# DSCI 511: Data Acquisition and Pre-Processing <br> Term Project Phase 1: Scoping a data set
#  **TEAM: HEALTHCARE**

## **Meet the Team**


---


### **Kylie Hall**
>Kylie received a B.S. in Communication and a B.A. in Music Industry from the University of New Haven, though she has spent the majority of her professional career in the non-profit industry. She found that she has a great passion for data, particularly enjoying interfacing with CRM platforms. This led her to her current role of Knowledge Management Coordinator at the Robert Wood Johnson Foundation, where she works to make knowledge accessible, equitable, and accurate across the Foundation. Aspiring to be a database administrator or data analyst, she began pursuing her Masters in Information Systems at Drexel University and has especially enjoyed learning SQL. She has a beginner level understanding of Python but would like to grow those skills and connect them to real-world application.


### **Rachael Herman**
>Rachael earned a B.S. in Middle School Math and Science Education and has spent the majority of her professional career as a science teacher. As she gained experience teaching basic science concepts, she also developed skills in working with datasets and thinking scientifically. Her other strengths include a foundational knowledge of data analysis and SQL, strong organizational abilities, and an action-oriented mindset. Moving forward, she aims to improve her Python skills to work with data in a variety of formats and reformat it to answer pressing questions and make lasting impacts.


### **Jordan Land**
>Jordan earned a B.S. in Business Management from Bloomsburg University of Pennsylvania, followed by completing a Master's of Business Administration at West Chester University. She identifies her strengths with using data to move clinical programs forward, problem solving and resource management. The domain that she identifies with is healthcare so any dataset that aligns with improving health outcomes for patients and families is of interest.

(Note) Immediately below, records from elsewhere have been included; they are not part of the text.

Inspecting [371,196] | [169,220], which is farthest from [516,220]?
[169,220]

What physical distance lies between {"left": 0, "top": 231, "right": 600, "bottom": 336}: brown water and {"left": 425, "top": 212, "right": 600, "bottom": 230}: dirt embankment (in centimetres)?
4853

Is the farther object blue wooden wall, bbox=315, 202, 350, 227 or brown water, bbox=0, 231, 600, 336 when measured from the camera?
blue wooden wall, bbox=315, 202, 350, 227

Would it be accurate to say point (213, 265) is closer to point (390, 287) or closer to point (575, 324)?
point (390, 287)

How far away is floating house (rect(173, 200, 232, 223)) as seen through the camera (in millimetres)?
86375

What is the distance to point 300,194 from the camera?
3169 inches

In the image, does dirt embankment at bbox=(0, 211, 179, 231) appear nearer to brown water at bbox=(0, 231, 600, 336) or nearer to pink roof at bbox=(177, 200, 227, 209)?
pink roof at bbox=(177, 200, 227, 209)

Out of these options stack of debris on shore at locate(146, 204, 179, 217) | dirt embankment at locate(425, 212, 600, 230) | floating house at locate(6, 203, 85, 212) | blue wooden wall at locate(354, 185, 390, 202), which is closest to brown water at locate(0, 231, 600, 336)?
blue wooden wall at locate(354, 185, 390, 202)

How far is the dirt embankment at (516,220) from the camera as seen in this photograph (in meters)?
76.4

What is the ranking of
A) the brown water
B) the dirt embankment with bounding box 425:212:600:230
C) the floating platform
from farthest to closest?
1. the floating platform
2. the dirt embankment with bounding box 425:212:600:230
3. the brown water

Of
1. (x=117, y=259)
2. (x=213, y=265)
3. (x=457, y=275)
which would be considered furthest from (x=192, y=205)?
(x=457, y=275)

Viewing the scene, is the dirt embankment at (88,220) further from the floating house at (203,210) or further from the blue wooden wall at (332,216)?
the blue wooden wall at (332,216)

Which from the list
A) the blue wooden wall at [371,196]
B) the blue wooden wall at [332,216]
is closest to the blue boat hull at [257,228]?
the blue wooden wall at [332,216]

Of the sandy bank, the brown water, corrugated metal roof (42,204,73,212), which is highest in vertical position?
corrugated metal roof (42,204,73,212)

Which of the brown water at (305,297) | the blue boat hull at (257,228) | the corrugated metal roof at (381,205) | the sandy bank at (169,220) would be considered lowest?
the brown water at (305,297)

Currently, she has little experience with unstructured data and coding and would like to increase these skills to expand opportunities to utilize data to make data more accessible in the healthcare setting.

### **Virginia Muthard**
>Virginia earned a B.S. in Bioengineering from The Pennsylvania State University, followed by completing her graduate work in Prosthetics and Orthotics with the Northwestern University Feinberg School of Medicine's P&O Center. She identified her strengths as organization, time management, and troubleshooting, with an eye for identifying process in a problem. The domains she identifies with are healthcare and education, so a dataset that seeks to present information regarding the intersection of these (directly or indirectly) was of interest. With a little experience in coding, she would like to grow skill in the ease of using functions to make coding more efficient.

## **Our Topic**


---



With each team member having a stake (personal or professional) in healthcare, it was fairly easy for the team to decide on a healthcare-focused topic. A little discussion among the group found a common concern was healthcare disparities in the United States. We thought this could be an insightful topic to look at relational data for identifying trends&mdash;trends that could be used to incorporate changes at the state or community level. The data-medium we will plan to work with are two separate datasets--one on leading causes of mortality across the US over a span of years, and another on tobacco use across the US over a span of years.


## **Project Discussion**


---


Our goal with this dataset is to create a more concise set of data that can be used to analyze relational information about mortality and tobacco use. To begin to identify the data, a Google search led us to the CDC's API dataset page. Much of this data relies on U.S. census data (self-report or through the corresponding government agency). We were able to view data for mortality and tobacco use and explore the characteristics of the data. Each report had information about the dataset, as well as the use restrictions:

*   National Center for Health Statistics. NCHS - Leading Causes of Death: United States. Date accessed 25 October 2024. Available from https://data.cdc.gov/d/bi63-dtpu. [Public Domain US Government: https://www.usa.gov/government-copyright}]
*   Center for Disease Control. CDC BRFSS - Behavioral Risk Factor Data: Tobacco Use. Date accessed 25 October 2024. Available from https://chronicdata.cdc.gov/Survey-Data/Behavioral-Risk-Factor-Data-Tobacco-Use-2011-to-pr/wsas-xwh5. [Open Data Common Attributions License: http://opendatacommons.org/licenses/by/1.0/]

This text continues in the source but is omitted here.